Re: Prolock car alarm system
K McDaniel via CarKB.com <firstname.lastname@example.org> wrote:
> I bought my mustang in 1994 and it came with a Prolock security system (the
> computer chip completing the ignition circuit). However, recently I am
> having trouble starting the car. Its not the chip - - its the connections.
> I reach under the steering column and touch the taped wire area and the car
> starts. I have tried to reach someone from Prolock at the 800 number to no
> avail (number disconnected). I have been told they are out of business.
> The ford delearship says they won't touch it. My regular mechanic has
> referred me to Al & Ed's who have not been helpful at all. I am
> considering having the system removed and rewired without it BUT I CAN'T
> FIND ANYONE TO HELP ME or to fix the connetions. Any suggestions???? Or
> does anyone know where or who took over Prolock???
You might as well just remove the thing. They're a piece of junk... my
brother had one on his Jeep, and it failed twice before I just went ahead
and bypassed (and subsequently removed it). The "security" they provide
is extremely minimal, and can literally be bypassed with a safety pin.

Supplied material:

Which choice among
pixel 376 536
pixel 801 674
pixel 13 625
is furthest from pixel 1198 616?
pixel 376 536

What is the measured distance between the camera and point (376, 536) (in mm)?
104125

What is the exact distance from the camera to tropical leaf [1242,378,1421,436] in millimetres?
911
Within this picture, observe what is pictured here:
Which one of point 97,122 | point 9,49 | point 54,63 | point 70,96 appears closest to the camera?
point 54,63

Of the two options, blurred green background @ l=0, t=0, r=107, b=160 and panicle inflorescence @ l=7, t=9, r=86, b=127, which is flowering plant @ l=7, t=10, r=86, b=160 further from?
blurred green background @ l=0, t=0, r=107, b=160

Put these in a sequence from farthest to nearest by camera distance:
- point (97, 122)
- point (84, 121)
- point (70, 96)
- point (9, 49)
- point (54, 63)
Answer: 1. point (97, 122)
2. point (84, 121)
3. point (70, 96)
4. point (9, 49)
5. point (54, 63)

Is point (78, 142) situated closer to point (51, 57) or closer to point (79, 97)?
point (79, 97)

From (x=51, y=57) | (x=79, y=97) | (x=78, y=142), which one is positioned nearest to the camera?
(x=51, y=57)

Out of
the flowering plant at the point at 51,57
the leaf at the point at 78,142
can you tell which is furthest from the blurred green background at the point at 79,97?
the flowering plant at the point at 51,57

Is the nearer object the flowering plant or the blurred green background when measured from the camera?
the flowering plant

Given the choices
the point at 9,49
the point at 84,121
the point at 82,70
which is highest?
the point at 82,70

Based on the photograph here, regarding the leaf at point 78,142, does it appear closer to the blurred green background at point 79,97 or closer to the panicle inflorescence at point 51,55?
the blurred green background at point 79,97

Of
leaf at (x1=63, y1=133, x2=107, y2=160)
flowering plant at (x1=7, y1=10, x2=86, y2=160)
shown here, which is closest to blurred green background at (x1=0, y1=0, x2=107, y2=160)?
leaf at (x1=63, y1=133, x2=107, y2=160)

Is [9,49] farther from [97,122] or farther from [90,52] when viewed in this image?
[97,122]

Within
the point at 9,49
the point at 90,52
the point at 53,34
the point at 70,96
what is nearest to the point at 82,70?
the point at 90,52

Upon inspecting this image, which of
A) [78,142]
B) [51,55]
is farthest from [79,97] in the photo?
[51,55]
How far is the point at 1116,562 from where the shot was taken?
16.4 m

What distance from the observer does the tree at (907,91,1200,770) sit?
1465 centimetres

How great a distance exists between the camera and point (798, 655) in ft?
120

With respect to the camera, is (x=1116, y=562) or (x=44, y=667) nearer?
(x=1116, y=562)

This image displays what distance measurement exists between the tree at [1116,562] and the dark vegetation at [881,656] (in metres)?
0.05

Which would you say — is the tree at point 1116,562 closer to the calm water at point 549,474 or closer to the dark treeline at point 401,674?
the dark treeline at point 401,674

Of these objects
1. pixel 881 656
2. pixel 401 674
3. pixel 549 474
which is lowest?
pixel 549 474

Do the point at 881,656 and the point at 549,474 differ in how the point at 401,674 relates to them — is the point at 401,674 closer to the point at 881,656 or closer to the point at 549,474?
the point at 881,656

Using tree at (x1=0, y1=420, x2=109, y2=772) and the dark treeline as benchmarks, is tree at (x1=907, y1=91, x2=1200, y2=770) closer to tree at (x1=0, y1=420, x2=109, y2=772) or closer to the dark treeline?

Set task:
Repeat word for word the part of the Prolock alarm post above, starting with "You might as" and going on through "a safety pin.".

Reply to the task:
You might as well just remove the thing. They're a piece of junk... my
brother had one on his Jeep, and it failed twice before I just went ahead
and bypassed (and subsequently removed it). The "security" they provide
is extremely minimal, and can literally be bypassed with a safety pin.